Let’s Encrypt is committed making a more secure Web accessible to all of its users. As such, we value diverse perspectives and experiences to help us achieve that goal. We are an inclusive workplace and encourage applicants of all genders, ages, abilities, orientations, and ethnicities to apply.
Please submit resumes to: email@example.com
Director of Site Reliability Engineering
What You Will Do
You will lead a relatively experienced six-person team responsible for maintaining and evolving the operational infrastructure for the Let’s Encrypt certificate authority. This includes the physical infrastructure, software deployments, monitoring and alerting, and related policies and procedures that provide secure and reliable service to more than 130 million websites around the world. We expect this number to grow rapidly.
This is one of the most critical technical positions at Let’s Encrypt, and as such it’s a unique opportunity to have an enormous impact on creating a more secure and privacy-respecting Web.
Our physical infrastructure includes servers, storage, switches, firewalls, and HSMs deployed across two highly secure data centers. While the majority of our infrastructure runs on our own hardware, we do use external cloud and CDN providers for some peripheral systems. We use open source software (e.g. Linux, SaltStack) extensively and prefer it when it can get the job done. The core CA application software that your team will be responsible for deploying is open source and largely written by our software development team.
Automation is central to everything you and your team will build and maintain. You will automate operations extensively for the sake of security, scalability, correctness, compliance, and financial efficiency. You will make sure that when something does need to be done manually, it can be done in a safe and efficient manner.
Process design and management (i.e. how are we going to handle different situations?) is as important as working on the systems themselves.
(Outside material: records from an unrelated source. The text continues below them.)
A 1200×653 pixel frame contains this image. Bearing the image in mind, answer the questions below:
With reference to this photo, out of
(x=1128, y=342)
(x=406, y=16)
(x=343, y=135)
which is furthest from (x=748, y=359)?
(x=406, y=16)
You will need to carefully devise and document policies and procedures, and make sure your staff are trained to follow them. You will participate in, and sometimes lead, incident responses. These incidents can affect large parts of the Internet, so being able to keep a clear head and perform well under that kind of pressure is important.
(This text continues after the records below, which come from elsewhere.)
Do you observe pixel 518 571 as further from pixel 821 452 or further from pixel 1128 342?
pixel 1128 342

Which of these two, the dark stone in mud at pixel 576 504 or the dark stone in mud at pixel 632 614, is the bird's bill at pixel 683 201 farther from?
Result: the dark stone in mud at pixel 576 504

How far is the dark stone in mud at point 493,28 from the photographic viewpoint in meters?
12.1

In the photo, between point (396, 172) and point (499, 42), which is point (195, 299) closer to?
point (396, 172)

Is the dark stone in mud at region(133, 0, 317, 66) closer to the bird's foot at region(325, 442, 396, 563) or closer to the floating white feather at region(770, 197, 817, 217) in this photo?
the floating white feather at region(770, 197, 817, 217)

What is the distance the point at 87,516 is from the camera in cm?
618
To accomplish the above, you will be planning, prioritizing, and communicating about those plans and priorities. You will contribute directly at times, but planning, prioritizing, and communicating will be your primary day to day activities. You will collaborate closely with our software development and management teams.
We are critical infrastructure for the Internet. As a result, we are held to high standards. As part of meeting those standards, you will be responsible for successful internal and external security and compliance audits.
You will need to travel approximately six times per year. There can be more at times, and in clusters.
Skills You Will Need
You will need to be capable of performing the majority of the technical tasks that you will ask your team to perform, though this will not be your daily work. This means you must have strong experience with systems and network administration. You can develop domain-specific knowledge (e.g. PKI) and learn to use the tools we use (e.g. SaltStack, HSMs) on the job. Specific prior experience is not required, though we will expect you to learn quickly. The first thing you will do when you join is train as a front-line site reliability engineer, so you understand how our systems work and are capable of directly contributing yourself if necessary.
Prioritization and communication skills are the keys to effectively managing the team. You will need to:
- Understand your group’s needs as well as the needs of the wider organization at all times.
- Prioritize work and allocate resources carefully.
- Be comfortable being realistic and saying no.
- Be an effective personal communicator as well as able to design systems for effective communication.
Being organized is also critical. You will be responsible for making sure that recurring activities happen when they are supposed to happen and making sure things do not “slip through the cracks.” You should be someone who has meticulously developed and consistently maintains a system for staying organized because you know your memory is not good enough.
Location and Benefits
This is a remote position available anywhere in the United States or Canada.
Benefits include excellent health insurance, a 100% match for 401(k) contributions, and flexible time off and parental leave policies.